Material supplied:
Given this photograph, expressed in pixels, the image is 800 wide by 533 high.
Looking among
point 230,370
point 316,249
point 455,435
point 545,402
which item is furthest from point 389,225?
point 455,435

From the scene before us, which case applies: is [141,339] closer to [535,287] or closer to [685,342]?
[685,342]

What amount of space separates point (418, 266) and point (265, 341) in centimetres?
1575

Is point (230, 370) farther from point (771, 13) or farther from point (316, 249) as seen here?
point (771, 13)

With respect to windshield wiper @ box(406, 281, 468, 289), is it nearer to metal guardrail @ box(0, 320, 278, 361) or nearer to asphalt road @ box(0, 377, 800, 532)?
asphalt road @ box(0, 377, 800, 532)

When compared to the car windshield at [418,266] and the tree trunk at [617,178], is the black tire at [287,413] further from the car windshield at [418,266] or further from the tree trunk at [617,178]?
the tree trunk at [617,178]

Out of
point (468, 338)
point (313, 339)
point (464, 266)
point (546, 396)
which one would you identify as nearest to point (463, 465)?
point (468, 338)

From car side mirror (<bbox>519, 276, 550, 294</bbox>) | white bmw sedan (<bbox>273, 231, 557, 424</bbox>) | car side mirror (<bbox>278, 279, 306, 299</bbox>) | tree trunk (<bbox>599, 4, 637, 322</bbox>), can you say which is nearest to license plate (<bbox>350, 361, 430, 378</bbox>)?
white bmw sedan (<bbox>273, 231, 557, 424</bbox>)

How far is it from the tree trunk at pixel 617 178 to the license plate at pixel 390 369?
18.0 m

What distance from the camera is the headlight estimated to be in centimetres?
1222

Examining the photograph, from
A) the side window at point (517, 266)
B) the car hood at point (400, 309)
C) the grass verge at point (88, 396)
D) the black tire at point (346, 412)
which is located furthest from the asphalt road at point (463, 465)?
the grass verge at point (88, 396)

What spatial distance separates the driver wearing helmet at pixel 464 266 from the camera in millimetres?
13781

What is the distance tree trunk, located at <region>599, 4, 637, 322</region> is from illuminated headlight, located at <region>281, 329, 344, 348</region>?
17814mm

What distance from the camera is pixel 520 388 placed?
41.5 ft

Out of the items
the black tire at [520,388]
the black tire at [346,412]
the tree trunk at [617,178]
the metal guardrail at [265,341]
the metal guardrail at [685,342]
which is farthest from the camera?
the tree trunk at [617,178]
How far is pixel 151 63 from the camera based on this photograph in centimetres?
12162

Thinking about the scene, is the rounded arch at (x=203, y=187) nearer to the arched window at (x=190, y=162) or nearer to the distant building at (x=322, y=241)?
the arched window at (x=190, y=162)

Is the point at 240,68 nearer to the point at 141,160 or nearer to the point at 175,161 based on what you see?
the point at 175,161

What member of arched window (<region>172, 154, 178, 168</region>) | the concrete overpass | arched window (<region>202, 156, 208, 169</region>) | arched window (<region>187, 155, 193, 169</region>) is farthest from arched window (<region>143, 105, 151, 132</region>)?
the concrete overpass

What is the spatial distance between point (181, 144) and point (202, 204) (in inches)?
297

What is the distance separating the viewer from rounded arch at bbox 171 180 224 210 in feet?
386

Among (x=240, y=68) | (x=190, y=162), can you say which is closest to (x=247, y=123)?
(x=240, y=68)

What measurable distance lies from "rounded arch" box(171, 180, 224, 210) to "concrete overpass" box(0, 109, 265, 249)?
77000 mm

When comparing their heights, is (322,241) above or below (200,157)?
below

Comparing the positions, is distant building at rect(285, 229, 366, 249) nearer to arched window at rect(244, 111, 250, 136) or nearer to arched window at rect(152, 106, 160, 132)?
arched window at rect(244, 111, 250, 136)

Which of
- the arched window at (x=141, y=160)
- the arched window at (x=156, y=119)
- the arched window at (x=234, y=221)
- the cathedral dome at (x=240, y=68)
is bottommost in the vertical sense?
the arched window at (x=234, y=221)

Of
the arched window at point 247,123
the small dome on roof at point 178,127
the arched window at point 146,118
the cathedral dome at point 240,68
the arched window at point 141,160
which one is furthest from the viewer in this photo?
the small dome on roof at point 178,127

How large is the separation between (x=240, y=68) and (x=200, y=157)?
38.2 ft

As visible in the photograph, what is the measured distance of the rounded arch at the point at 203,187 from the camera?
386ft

Work to be completed:
Write out all of the material above word for word.

Final result:
Given this photograph, expressed in pixels, the image is 800 wide by 533 high.
Looking among
point 230,370
point 316,249
point 455,435
point 545,402
which item is furthest from point 389,225?
point 455,435

From the scene before us, which case applies: is [141,339] closer to [535,287] or closer to [685,342]?
[685,342]

What amount of space separates point (418, 266) and point (265, 341) in centimetres?
1575

Is point (230, 370) farther from point (771, 13) or farther from point (316, 249) as seen here?
point (771, 13)

With respect to windshield wiper @ box(406, 281, 468, 289), is it nearer to metal guardrail @ box(0, 320, 278, 361) or nearer to asphalt road @ box(0, 377, 800, 532)?
asphalt road @ box(0, 377, 800, 532)

When compared to the car windshield at [418,266] and the tree trunk at [617,178], is the black tire at [287,413] further from the car windshield at [418,266] or further from the tree trunk at [617,178]?
the tree trunk at [617,178]

Out of
point (468, 338)
point (313, 339)
point (464, 266)
point (546, 396)
which one would you identify as nearest to point (463, 465)?
point (468, 338)

From car side mirror (<bbox>519, 276, 550, 294</bbox>) | white bmw sedan (<bbox>273, 231, 557, 424</bbox>) | car side mirror (<bbox>278, 279, 306, 299</bbox>) | tree trunk (<bbox>599, 4, 637, 322</bbox>), can you say which is nearest to license plate (<bbox>350, 361, 430, 378</bbox>)?
white bmw sedan (<bbox>273, 231, 557, 424</bbox>)

How far is it from the tree trunk at pixel 617 178 to the license plate at pixel 390 369?
18.0 m

What distance from the camera is the headlight estimated to be in centimetres?
1222

Examining the photograph, from
A) the side window at point (517, 266)
B) the car hood at point (400, 309)
C) the grass verge at point (88, 396)
D) the black tire at point (346, 412)
which is located furthest from the asphalt road at point (463, 465)?
the grass verge at point (88, 396)

What spatial distance separates the driver wearing helmet at pixel 464 266 from the camera in millimetres?
13781

What is the distance tree trunk, located at <region>599, 4, 637, 322</region> is from illuminated headlight, located at <region>281, 329, 344, 348</region>?
17814mm

What distance from the camera is pixel 520 388 placed?
41.5 ft

Out of the items
the black tire at [520,388]
the black tire at [346,412]
the tree trunk at [617,178]
the metal guardrail at [265,341]
the metal guardrail at [685,342]
which is farthest from the camera?
the tree trunk at [617,178]
How far is pixel 151 63 from the camera based on this photograph in centimetres?
12162

Thinking about the scene, is the rounded arch at (x=203, y=187) nearer to the arched window at (x=190, y=162) or nearer to the distant building at (x=322, y=241)?
the arched window at (x=190, y=162)

Is the point at 240,68 nearer to the point at 141,160 or nearer to the point at 175,161 based on what you see?
the point at 175,161

What member of arched window (<region>172, 154, 178, 168</region>) | the concrete overpass | arched window (<region>202, 156, 208, 169</region>) | arched window (<region>187, 155, 193, 169</region>) is farthest from arched window (<region>143, 105, 151, 132</region>)?
the concrete overpass

What is the spatial distance between point (181, 144) and point (202, 204) (in inches)?
297

What is the distance separating the viewer from rounded arch at bbox 171 180 224 210 in feet?
386

Among (x=240, y=68) | (x=190, y=162), can you say which is closest to (x=247, y=123)?
(x=240, y=68)

What measurable distance lies from "rounded arch" box(171, 180, 224, 210) to "concrete overpass" box(0, 109, 265, 249)?
77000 mm

When comparing their heights, is (322,241) above or below (200,157)?
below

Comparing the positions, is distant building at rect(285, 229, 366, 249) nearer to arched window at rect(244, 111, 250, 136) or nearer to arched window at rect(152, 106, 160, 132)?
arched window at rect(244, 111, 250, 136)

Which of
- the arched window at (x=141, y=160)
- the arched window at (x=156, y=119)
- the arched window at (x=234, y=221)
- the cathedral dome at (x=240, y=68)
is bottommost in the vertical sense?
the arched window at (x=234, y=221)

Of
the arched window at point 247,123
the small dome on roof at point 178,127
the arched window at point 146,118
the cathedral dome at point 240,68
the arched window at point 141,160
which one is furthest from the viewer in this photo?
the small dome on roof at point 178,127

How large is the separation between (x=240, y=68) and (x=200, y=157)?
38.2 ft

As visible in the photograph, what is the measured distance of the rounded arch at the point at 203,187 from the camera?
386ft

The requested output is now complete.